[[ Selected passage open ]]

By contrast, in the American constitutional system, a republican judiciary of appellate judges appointed by an executive with the advice and consent of the people's elected representatives wields the power to alter or interpret the constitutional rubric.39 Their power to do so is constrained by two aspects of Anglo-American jurisprudence: stare decisis and the rule against fomenting litigation for advisory judicial opinions. In the first aspect, judges are constrained by the prior decisions of the judiciary. In this sense, because interpretation of the Constitution is bound to prior rulings, there exists in the American system judge-made law, a concept foreign to Athenian jurisprudence. Second, American appellate judges, unlike the Athenian Assembly, must wait for a constitutional issue to percolate up from a lower court's resolution of a genuine conflict between the state and a citizen or, in a private civil action, between private entities. Both the existence of stare decisis and the rule against fomenting litigation or seeking advisory opinions in constitutional cases limit the republican judiciary's interpretation or alteration of the constitutional rubric. This has two effects. It emphasizes the rule of law, increasing the constitutional relevance of legal oratory because such oratory influences what the law is. And it results in a static Constitution, increasing the power of legal oratory to make a significant difference when it results in an actual change in that Constitution. As such, the American judicial and jurisprudential system in which Webster practiced his legal oratory rendered that oratory more likely to be political speech according to the Isocratean ideal. Because of the institutional differences, American legal oratory is more deliberative than purely forensic, avoiding Isocrates' admonition that forensic speech cannot be logos politikos. American legal oratory can be statecraft in that artful, moral, and practical legal speech can result in significant and enduring constitutional change. This is especially true when practiced by an orator like Daniel Webster whose political ideology and agenda, formed from childhood, influenced his court speech.

[[ Selected passage closed ]]

(Directions) Summarize the passage on American constitutional interpretation in two sentences.

[[ Records provided open ]]

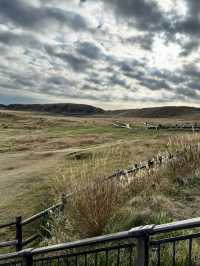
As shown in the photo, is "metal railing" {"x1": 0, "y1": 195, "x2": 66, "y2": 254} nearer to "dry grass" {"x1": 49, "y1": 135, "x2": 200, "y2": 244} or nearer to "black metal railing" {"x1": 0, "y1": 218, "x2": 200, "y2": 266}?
"dry grass" {"x1": 49, "y1": 135, "x2": 200, "y2": 244}

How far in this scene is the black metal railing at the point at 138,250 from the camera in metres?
3.52

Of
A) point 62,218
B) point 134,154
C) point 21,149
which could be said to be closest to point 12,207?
point 62,218

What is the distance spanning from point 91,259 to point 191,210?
9.22 ft

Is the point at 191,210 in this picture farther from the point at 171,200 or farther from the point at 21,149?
the point at 21,149

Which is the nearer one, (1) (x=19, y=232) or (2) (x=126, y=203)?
(2) (x=126, y=203)

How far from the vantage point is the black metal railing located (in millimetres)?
3520

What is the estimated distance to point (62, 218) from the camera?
26.9ft

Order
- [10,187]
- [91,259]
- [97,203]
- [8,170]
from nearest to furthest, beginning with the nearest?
[91,259], [97,203], [10,187], [8,170]

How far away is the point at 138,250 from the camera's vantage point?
3680 mm

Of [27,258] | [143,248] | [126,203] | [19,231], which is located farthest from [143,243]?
[19,231]

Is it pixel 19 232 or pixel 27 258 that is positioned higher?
pixel 27 258

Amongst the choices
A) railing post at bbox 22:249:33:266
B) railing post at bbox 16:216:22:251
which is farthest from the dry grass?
railing post at bbox 22:249:33:266

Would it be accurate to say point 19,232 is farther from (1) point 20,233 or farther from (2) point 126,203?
(2) point 126,203

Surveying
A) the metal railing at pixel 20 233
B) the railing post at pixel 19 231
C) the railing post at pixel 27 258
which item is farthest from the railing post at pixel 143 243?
the railing post at pixel 19 231
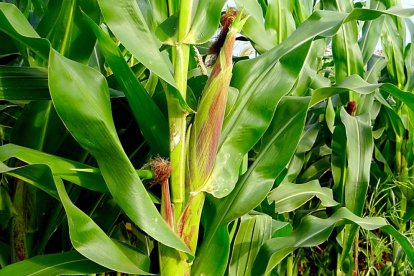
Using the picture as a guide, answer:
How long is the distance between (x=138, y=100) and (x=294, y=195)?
19.7 inches

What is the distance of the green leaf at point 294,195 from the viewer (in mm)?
1159

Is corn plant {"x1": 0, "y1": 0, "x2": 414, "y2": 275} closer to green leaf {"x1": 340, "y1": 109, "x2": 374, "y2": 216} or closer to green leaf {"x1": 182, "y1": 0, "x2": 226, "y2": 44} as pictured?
green leaf {"x1": 182, "y1": 0, "x2": 226, "y2": 44}

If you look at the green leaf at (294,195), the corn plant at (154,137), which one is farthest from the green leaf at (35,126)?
the green leaf at (294,195)

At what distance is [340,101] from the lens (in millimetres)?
1480

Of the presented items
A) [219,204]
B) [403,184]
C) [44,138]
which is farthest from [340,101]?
[44,138]

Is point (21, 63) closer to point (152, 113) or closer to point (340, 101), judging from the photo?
point (152, 113)

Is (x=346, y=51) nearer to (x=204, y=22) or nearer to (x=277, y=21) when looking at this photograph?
(x=277, y=21)

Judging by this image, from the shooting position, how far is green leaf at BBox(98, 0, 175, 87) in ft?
2.40

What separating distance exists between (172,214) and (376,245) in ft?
2.70

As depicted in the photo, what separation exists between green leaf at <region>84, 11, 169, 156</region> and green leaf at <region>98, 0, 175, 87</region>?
0.11 ft

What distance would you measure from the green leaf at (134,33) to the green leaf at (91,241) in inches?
7.8

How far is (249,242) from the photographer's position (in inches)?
37.4

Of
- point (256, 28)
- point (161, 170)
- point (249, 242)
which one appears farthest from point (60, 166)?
point (256, 28)

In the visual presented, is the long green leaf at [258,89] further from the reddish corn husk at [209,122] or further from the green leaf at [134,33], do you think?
the green leaf at [134,33]
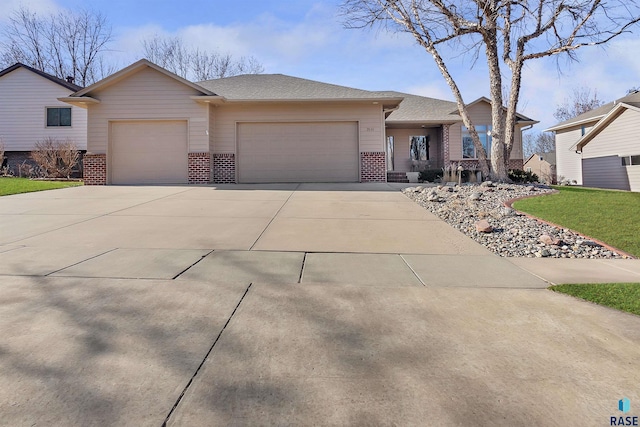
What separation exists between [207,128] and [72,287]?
37.7 feet

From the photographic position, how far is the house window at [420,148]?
21.2m

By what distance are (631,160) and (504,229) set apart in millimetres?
17464

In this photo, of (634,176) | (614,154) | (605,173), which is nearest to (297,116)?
(634,176)

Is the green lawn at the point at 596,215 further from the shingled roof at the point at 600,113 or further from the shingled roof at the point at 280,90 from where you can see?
the shingled roof at the point at 600,113

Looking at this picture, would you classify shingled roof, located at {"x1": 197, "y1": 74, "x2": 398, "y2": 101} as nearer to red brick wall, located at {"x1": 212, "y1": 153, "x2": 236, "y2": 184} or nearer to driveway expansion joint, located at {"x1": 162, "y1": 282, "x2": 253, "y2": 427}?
red brick wall, located at {"x1": 212, "y1": 153, "x2": 236, "y2": 184}

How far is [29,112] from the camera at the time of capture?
20.9 meters

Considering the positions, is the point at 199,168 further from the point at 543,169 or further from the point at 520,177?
the point at 543,169

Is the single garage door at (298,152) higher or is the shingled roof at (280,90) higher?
the shingled roof at (280,90)

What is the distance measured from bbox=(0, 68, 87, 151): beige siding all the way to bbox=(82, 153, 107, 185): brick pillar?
27.3 feet

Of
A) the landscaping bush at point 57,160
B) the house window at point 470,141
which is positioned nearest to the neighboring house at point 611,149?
the house window at point 470,141

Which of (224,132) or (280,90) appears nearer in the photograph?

[[ Records provided closed ]]

(Output for this exercise) In the American system, appointed appellate judges interpret or alter the Constitution, but stare decisis and the rule against fomenting litigation for advisory opinions constrain that power, which emphasizes the rule of law and keeps the Constitution static. As a result, American legal oratory, such as Daniel Webster's, is more deliberative than purely forensic and can be statecraft when it brings about significant and enduring constitutional change.